The input is a finite metric space and a cost f for each cluster opening. The output is a collection of balls (clusters), each ball B(i,r) centered at some point i and of some radius r, so as to cover all points. The value to minimize is f times the number of clusters, plus the sum of cluster radii.

First they design a linear programming relaxation, where x(i,r) indicates whether the ball B(i,r) is in the solution, and where there is one constraint for each point j, indicating that there has to be at least one ball B(i,r) selected for some r and some i within distance r of j. Then they write the dual. The dual linear program simply has one variable a(j) for each point j, and one constraint for each ball B(i,r), stating that the a(j)'s for j in that ball must sum to at most f+r.

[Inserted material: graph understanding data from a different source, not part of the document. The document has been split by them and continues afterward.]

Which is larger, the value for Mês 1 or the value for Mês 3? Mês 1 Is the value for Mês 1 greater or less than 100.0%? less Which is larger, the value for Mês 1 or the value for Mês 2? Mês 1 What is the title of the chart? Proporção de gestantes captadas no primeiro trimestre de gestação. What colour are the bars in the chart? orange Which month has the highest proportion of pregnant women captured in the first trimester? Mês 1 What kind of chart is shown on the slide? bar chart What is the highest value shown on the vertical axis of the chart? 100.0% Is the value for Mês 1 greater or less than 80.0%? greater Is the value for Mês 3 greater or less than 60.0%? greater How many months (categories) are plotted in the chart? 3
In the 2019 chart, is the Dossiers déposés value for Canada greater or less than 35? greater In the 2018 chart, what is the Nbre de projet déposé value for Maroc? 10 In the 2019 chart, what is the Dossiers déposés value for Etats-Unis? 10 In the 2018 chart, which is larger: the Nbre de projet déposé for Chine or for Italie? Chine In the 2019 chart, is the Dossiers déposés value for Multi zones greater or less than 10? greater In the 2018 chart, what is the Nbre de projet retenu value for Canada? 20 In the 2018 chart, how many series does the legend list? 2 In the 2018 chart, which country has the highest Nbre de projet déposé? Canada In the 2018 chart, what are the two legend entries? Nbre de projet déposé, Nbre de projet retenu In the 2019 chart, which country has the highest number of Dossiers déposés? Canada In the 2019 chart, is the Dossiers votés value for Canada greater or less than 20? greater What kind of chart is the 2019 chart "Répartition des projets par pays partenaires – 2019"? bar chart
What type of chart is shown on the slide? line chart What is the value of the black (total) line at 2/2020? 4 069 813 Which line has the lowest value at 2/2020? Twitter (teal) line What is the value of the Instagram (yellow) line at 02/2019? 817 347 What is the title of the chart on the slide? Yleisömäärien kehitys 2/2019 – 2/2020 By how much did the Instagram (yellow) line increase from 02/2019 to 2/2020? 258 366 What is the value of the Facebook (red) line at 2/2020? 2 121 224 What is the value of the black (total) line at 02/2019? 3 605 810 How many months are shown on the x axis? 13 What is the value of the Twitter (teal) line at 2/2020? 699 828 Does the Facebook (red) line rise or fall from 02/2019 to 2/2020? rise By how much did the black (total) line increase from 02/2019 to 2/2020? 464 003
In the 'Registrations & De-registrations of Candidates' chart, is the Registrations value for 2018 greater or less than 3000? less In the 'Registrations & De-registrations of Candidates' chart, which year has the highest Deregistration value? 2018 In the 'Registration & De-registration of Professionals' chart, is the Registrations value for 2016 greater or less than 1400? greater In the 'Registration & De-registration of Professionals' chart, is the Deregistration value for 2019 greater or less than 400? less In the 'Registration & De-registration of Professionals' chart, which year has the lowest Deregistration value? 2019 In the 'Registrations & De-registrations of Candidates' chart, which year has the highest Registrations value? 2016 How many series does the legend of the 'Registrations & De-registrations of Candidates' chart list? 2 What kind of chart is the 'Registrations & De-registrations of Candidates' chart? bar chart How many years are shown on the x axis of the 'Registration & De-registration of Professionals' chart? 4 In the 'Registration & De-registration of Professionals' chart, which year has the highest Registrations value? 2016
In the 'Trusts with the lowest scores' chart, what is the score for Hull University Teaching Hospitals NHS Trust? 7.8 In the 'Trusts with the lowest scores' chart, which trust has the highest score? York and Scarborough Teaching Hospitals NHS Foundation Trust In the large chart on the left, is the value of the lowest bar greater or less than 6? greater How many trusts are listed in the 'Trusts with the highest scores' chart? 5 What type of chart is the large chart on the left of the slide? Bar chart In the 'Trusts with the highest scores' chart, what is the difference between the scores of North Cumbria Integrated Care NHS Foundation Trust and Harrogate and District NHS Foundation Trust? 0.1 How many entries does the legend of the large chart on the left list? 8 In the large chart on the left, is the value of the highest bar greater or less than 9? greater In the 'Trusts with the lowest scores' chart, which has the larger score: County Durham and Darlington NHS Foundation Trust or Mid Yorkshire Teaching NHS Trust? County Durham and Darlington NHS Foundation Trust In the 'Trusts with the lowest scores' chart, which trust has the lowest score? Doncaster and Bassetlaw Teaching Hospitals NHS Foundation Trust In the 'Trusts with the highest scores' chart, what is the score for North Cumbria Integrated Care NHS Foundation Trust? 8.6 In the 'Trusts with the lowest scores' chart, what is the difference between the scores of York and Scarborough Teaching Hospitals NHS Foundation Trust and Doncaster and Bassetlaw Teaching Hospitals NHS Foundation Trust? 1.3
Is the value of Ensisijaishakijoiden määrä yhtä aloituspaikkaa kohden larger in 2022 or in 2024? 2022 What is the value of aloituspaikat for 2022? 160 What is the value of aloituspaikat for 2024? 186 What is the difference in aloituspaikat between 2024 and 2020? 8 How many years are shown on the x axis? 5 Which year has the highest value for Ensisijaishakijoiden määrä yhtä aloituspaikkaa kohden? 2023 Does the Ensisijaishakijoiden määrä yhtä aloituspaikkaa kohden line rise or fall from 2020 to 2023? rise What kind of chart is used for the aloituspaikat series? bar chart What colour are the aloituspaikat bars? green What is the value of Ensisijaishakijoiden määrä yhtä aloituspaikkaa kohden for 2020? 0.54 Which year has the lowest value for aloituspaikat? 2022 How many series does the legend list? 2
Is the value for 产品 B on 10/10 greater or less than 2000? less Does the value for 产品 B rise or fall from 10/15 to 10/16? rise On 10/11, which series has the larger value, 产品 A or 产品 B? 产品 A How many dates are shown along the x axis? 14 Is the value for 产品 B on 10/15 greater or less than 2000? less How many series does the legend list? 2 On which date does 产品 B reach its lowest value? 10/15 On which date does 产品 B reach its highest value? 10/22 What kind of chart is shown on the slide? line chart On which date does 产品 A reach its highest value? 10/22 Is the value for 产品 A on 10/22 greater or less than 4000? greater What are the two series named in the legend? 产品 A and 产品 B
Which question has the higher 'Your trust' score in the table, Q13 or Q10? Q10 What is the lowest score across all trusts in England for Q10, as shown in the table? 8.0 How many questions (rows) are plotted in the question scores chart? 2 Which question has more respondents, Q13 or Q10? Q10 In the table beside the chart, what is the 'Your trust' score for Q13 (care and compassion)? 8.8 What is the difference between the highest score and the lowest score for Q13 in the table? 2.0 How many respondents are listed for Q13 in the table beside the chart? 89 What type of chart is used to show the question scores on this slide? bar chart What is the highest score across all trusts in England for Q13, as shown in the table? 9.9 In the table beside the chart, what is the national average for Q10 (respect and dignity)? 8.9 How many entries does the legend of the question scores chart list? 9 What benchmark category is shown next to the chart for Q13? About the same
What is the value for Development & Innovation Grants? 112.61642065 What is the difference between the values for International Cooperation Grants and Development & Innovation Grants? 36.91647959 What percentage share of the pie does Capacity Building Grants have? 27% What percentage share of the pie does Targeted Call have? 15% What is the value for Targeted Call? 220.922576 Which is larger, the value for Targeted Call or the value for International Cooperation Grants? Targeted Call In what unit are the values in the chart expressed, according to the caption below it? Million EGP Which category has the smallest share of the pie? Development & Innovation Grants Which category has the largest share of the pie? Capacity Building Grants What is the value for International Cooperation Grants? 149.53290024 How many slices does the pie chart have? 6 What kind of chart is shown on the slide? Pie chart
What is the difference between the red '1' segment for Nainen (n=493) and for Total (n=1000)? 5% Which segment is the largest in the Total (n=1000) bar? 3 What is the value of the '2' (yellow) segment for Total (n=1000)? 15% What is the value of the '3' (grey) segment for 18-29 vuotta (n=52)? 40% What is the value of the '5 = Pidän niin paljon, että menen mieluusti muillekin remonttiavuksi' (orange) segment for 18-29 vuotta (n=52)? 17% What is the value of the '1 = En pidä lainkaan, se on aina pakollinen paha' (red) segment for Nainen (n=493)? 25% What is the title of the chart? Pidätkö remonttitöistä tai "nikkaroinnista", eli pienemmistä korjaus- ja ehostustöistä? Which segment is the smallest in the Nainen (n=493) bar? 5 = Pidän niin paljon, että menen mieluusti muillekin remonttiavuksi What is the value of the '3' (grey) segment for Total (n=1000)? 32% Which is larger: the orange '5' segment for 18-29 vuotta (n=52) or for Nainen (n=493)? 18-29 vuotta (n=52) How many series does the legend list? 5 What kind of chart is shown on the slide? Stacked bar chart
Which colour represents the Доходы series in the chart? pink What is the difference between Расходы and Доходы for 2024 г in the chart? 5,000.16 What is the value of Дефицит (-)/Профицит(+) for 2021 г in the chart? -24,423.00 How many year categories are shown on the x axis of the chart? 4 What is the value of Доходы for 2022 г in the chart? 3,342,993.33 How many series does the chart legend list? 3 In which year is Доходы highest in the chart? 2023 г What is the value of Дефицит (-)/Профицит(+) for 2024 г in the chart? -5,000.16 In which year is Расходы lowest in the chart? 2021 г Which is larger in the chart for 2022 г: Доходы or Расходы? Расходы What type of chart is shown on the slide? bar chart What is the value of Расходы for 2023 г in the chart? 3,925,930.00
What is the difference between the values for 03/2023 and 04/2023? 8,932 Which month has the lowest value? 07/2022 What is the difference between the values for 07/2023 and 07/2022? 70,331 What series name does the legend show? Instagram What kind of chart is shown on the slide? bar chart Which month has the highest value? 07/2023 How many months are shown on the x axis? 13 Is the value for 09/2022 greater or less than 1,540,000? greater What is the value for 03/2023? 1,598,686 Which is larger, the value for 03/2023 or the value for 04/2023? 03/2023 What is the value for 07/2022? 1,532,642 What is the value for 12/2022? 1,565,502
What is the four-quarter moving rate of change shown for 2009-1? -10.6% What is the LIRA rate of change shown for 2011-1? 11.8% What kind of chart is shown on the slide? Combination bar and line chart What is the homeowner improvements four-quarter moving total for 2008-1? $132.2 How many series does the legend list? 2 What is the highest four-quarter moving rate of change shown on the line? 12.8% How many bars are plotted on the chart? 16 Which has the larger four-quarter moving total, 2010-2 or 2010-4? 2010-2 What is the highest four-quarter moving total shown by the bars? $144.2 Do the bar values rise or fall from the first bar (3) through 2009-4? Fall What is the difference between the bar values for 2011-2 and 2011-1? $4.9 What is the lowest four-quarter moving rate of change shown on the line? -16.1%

The algorithm picks an arbitrary feasible dual solution that is a local maximum w.r.to changing a single coordinate a(j). In other words, the dual solution (a(j)) is such that for every j, there exists a ball B(i,r) containing j, such that the dual constraint is tight. Then, to deduce a feasible primal solution, let T be the set of such balls B(i,r). The algorithm greedily goes through all balls of T by order of non-increasing radius, to construct a subset S of disjoint balls of T. Finally, the primal output solution consists of the balls B(i,3r) for each ball B(i,r) in S.

For the analysis, they first need to prove that the output is feasible, that is, that the output balls cover every j. Fix a j: it's in some ball B(i,r) of T. If that ball is not in S, it's because it intersects some ball B(i',r') that is in S, so the output contains ball B(i',3r'). By the greedy definition of S, r' is larger than r, so the ball B(i',3r') covers j.

Then they need to bound the cost of the output balls. It's at most three times the cost of the balls in S. Since the balls in S are a disjoint subset of T, the corresponding tight constraints sum to give that the cost of S is at most the sum of all a(j)'s, which is less than OPT by linear programming duality. That concludes the proof of a 3-approximation.